Furthering understanding of the lived experience of hyperemesis gravidarum: a meta-ethnography of qualitative research focused on first-hand experience and an interpretative phenomenological analysis of first hyperemesis gravidarum experiences

Abstract

BACKGROUND: Hyperemesis gravidarum (HG) is a rare complication of pregnancy involving severe nausea and/or vomiting, having a profound physiological, psychological, social, and occupational impact on the individual. This thesis aims to improve understanding of HG by studying lived experiences so that services can be designed to provide effective care and support.

AIM: The first chapter of this thesis consists of a systematic review and meta-ethnography seeking to explore and synthesise the existing published qualitative research drawing on perspectives of those with lived experience of HG. The second chapter comprises of an interpretative phenomenological analysis (IPA) focused on first encounters with HG and what others contribute to that lived experience.
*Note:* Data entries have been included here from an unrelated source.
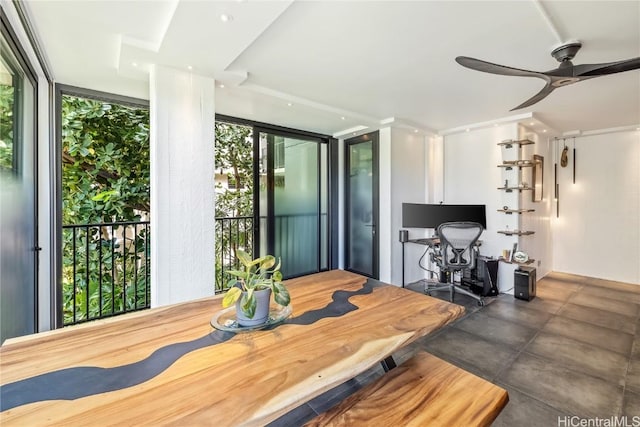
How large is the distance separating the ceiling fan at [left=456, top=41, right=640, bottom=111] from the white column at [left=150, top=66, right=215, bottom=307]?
1978mm

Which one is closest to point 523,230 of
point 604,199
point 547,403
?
point 604,199

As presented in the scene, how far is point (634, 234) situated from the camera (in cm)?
430

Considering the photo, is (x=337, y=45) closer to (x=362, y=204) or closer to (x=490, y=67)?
(x=490, y=67)

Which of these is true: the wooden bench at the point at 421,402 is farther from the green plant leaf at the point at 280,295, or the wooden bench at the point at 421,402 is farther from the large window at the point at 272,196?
the large window at the point at 272,196

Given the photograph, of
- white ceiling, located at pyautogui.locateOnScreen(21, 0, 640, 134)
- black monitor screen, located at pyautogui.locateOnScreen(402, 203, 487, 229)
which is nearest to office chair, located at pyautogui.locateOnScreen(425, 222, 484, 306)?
black monitor screen, located at pyautogui.locateOnScreen(402, 203, 487, 229)

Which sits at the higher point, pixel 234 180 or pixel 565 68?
pixel 565 68

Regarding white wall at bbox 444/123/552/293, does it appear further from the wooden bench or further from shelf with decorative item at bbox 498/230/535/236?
the wooden bench

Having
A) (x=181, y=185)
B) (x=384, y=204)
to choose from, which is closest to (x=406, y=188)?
(x=384, y=204)

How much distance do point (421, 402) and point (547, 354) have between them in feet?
6.50

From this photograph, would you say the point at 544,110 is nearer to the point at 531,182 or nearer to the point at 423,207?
the point at 531,182

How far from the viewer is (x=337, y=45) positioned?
6.64ft

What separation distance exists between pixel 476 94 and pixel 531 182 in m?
2.06

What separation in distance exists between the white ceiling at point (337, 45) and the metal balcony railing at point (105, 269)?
1.53 metres

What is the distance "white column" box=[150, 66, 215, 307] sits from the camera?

METHODS: For the systematic review, an updated version of Noblit and Hare’s (1988) seven-step approach to meta-ethnography was utilised. MEDLINE, PsycINFO, Embase, CINAHL, and ProQuest were searched electronically. The Critical Appraisal Skills Programme checklist was utilised for quality appraisal. For the empirical project, lived experiences of HG were explored using IPA. Eight women were recruited via social media. Video interviews were performed remotely and transcribed verbatim.

RESULTS: The meta-ethnography included synthesis of twelve qualitative studies. Three main themes emerged: “…one of the hardest things I have ever gone through”; ‘Trying to make sense’; and ‘What does and doesn’t help?’ The IPA included an overarching theme; ‘Journey to understanding’, which encapsulated four main themes: “What’s wrong with me?”, ‘(How) Can we get through this?’, ‘What others bring to the HG experience’, and ‘Looking back, looking ahead’.

CONCLUSION: This thesis contributes to the existing literature by deepening understanding of HG and highlighting that individuals lacking an illness prototype are more vulnerable to dismissive and misinformed interactions which can contribute to self-blame and isolation. The severe, multifaceted impact of HG was highlighted and explored in depth, demonstrating a need for understanding and support from professionals and individual support networks. Existing HG research has contributed to a partial understanding of the phenomena and has informed guidelines; however, the IPA findings suggest said guidelines are not being uniformly implemented. Roles for clinical psychologists are proposed to support with the psychological impact during and after HG experiences and with the development of psychologically informed services. Suggestions for future research and clinical improvements follow based on the meta-ethnography and IPA.